What CORAL, SA, TCA, and OT Actually Align

4 minute read

Published:

Domain adaptation sounds broad.

In practice, each method aligns something specific.

If that object is the right problem, the method can help. If that object is not the problem, the method can move the data without improving the classifier.

So I like to ask one question first:

What exactly is being aligned?

The Setup

There is a source session and a target session.

The source has features and labels:

\[(X_S, y_S).\]

The target has features:

\[X_T.\]

In unsupervised domain adaptation, target labels are not used for fitting the adaptation map.

The goal is to train on source labels and predict target trials.

The problem is that \(X_S\) and \(X_T\) may not live in the same distribution.

CORAL Aligns Covariance

CORAL means correlation alignment.

The main idea is direct:

  1. whiten the source features,
  2. recolor them with the target covariance.

The source covariance is pushed toward the target covariance.

A simple reading is:

source shape -> target shape

CORAL is useful when the main difference is second-order structure: scale, spread, and feature correlation.

For EEG features, that often means session-level covariance shift.

CORAL does not know class labels. It does not know which samples are left-hand or right-hand trials. It aligns the global feature cloud.

SA Aligns Subspaces

SA means subspace alignment.

First, compute a low-dimensional basis for the source. Then compute a low-dimensional basis for the target. These are often PCA subspaces.

Call them:

\[P_S,\quad P_T.\]

SA learns a map from one basis to the other:

\[M = P_S^\top P_T.\]

The source representation is moved toward the target subspace.

The simple reading is:

source axes -> target axes

SA is useful when source and target share a low-dimensional structure but that structure is rotated between sessions.

It does not align every sample. It aligns the main directions of variation.

TCA Aligns a Latent Space

TCA means transfer component analysis.

It builds a new feature space where source and target are closer by a distribution distance. The common choice is MMD.

The simple reading is:

find a shared space where source and target mismatch is smaller

TCA is more flexible than plain covariance alignment. It can use kernels. It can make nonlinear mismatch easier to handle.

But the choice of kernel, dimension, and regularization matters. If the latent space removes class information while reducing source-target mismatch, the classifier loses.

That is the tradeoff:

less domain mismatch
vs
enough class structure

OT Aligns Samples by Transport

OT means optimal transport.

It treats source and target samples as two piles of mass. It finds a plan for moving source mass toward target mass with low cost.

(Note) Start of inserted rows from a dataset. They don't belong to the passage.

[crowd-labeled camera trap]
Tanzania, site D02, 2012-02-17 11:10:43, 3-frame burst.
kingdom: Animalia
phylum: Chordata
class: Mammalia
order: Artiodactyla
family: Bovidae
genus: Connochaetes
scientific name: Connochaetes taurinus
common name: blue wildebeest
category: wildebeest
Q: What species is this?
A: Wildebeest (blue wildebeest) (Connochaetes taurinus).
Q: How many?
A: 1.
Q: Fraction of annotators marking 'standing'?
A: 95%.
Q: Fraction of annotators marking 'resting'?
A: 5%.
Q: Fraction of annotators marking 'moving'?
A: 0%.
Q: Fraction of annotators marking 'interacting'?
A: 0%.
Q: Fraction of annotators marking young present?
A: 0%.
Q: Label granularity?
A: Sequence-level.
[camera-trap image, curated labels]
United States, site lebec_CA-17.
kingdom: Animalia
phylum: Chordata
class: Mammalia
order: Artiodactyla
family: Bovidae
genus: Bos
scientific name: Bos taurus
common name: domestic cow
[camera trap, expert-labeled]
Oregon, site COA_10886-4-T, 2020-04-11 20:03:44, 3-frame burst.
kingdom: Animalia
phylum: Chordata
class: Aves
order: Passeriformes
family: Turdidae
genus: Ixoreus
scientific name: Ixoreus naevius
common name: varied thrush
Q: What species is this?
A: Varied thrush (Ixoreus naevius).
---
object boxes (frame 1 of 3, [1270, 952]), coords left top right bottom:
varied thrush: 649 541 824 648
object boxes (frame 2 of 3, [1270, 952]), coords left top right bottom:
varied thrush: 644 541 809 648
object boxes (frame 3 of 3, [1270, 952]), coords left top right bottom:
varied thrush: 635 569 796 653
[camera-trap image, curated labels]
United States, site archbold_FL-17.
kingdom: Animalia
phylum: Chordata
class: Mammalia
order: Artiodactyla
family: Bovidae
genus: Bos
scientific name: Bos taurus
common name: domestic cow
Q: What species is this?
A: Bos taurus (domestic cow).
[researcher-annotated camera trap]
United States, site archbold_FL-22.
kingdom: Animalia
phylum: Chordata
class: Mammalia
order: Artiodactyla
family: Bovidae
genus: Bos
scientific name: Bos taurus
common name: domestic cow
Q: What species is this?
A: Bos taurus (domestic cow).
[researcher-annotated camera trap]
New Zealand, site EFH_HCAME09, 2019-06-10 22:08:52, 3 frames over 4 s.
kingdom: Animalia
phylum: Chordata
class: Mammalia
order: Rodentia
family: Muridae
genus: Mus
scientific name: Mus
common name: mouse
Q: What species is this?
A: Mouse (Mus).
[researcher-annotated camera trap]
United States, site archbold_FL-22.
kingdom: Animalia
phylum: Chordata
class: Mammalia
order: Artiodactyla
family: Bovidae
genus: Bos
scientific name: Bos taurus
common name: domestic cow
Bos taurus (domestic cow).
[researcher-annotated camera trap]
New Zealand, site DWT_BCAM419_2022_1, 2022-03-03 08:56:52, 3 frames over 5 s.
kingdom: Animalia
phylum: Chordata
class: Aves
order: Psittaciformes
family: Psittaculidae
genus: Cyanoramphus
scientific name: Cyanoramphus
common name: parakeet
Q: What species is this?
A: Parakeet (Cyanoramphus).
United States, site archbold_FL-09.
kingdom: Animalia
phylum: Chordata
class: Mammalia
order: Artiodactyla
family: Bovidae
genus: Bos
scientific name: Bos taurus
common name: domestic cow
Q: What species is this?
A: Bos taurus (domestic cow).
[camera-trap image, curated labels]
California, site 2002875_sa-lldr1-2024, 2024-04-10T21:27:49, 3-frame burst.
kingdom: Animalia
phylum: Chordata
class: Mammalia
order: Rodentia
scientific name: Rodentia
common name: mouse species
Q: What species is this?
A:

A transport plan \(\gamma\) solves a problem like:

\[\min_{\gamma} \sum_{i,j} \gamma_{ij} c(x_i, z_j).\]

Here \(x_i\) is a source sample, \(z_j\) is a target sample, and \(c\) is a cost.

The simple reading is:

move source samples toward target samples

OT is useful when sample-level geometry matters. It can handle shifts that are more local than a single covariance transform.

It can also be sensitive to noise, sample size, and cost choice.

The Four Methods Side by Side

MethodWhat it alignsGood when
CORALcovariancesource and target differ in global feature spread
SAsubspace basissessions share a low-dimensional structure with rotated axes
TCAlatent distributiona new shared space can reduce mismatch and keep labels useful
OTsample masslocal source-target geometry matters

This table is more useful than ranking the methods.

There is no single best alignment object for all EEG sessions.

What to Check Before Trusting the Result

After adaptation, look at more than accuracy.

Check whether the distance decreased.

Check whether class separation survived.

Check whether the adapted source became too compressed.

Check whether the target representation moved into a region covered by source labels.

A smaller source-target distance is good only if the classifier still sees the task.

The Practical Order

I usually read the methods from simple to flexible.

CORAL asks: are the covariances mismatched?

SA asks: are the main subspaces rotated?

TCA asks: can a shared latent space reduce mismatch?

OT asks: can source samples be transported toward target samples?

This order gives a clean debugging path.

If CORAL works, the problem may be mostly covariance shift.

If TCA or OT helps more, the mismatch may be more than a global covariance change.

If all methods fail, the feature representation itself may be the problem.

Domain adaptation is not one operation. It is a choice about what kind of shift you believe is blocking transfer.